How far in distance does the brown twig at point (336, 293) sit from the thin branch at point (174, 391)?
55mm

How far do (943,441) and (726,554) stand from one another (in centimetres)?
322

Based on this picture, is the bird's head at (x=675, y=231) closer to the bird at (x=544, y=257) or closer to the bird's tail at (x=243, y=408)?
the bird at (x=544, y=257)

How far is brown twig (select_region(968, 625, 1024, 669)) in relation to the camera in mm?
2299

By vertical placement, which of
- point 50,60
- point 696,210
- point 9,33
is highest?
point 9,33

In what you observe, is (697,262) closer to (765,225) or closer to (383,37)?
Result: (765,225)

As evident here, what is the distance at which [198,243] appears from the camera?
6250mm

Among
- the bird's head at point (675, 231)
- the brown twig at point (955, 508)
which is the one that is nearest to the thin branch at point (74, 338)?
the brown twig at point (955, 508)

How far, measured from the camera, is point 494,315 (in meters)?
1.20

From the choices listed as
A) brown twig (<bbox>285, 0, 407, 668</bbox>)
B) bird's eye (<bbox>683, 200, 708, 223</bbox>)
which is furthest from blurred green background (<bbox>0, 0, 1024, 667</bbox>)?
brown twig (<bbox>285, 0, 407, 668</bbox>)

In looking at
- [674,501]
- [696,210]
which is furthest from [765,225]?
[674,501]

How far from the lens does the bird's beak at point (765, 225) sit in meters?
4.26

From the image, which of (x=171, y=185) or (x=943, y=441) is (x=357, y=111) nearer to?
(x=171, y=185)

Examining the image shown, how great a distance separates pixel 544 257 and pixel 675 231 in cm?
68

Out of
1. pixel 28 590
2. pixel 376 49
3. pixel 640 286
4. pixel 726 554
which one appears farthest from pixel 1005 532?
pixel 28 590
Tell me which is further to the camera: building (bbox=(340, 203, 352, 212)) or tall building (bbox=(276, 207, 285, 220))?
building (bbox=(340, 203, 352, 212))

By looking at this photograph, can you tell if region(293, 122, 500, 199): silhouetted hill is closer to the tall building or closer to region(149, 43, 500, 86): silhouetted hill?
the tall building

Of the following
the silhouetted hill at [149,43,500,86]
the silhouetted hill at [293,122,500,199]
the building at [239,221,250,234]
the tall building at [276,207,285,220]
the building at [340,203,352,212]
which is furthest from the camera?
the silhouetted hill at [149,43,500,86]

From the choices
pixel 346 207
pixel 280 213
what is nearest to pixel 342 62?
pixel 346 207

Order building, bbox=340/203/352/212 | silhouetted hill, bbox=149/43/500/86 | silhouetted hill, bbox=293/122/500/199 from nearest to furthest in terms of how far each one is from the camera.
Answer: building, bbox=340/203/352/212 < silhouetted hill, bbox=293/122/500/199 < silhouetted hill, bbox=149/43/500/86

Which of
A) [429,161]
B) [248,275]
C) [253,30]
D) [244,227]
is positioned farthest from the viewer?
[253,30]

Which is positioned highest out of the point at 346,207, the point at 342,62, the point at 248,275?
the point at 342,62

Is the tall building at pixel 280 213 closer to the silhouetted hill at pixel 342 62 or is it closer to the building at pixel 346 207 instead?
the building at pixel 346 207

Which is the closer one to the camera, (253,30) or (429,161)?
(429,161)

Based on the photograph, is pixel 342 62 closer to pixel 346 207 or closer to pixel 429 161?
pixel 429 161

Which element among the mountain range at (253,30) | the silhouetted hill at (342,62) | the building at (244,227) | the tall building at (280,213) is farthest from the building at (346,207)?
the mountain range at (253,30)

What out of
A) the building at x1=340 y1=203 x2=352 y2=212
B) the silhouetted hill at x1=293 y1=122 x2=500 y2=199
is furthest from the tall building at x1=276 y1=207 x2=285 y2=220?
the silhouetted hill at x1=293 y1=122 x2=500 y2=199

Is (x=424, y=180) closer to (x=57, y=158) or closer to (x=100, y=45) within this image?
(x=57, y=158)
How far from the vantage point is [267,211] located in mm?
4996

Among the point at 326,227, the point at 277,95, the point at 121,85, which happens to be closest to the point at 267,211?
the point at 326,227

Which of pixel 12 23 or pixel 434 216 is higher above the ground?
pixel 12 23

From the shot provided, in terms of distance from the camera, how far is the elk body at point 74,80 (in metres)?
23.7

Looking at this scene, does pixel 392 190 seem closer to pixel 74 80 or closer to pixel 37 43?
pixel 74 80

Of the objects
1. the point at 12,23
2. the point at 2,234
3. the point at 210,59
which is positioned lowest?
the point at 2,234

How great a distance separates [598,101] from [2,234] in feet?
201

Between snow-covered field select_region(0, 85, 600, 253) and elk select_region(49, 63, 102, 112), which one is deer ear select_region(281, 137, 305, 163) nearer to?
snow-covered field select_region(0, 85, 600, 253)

·····

## Directive
Copy the records verbatim, beginning at the line that contains "Of the objects" and ending with the last line of the records.

## Exercise answer
Of the objects
1. the point at 12,23
2. the point at 2,234
3. the point at 210,59
which is positioned lowest?
the point at 2,234

How great a distance separates [598,101] from [2,234] in feet?
201

Between snow-covered field select_region(0, 85, 600, 253) and elk select_region(49, 63, 102, 112), which one is deer ear select_region(281, 137, 305, 163) nearer to?
snow-covered field select_region(0, 85, 600, 253)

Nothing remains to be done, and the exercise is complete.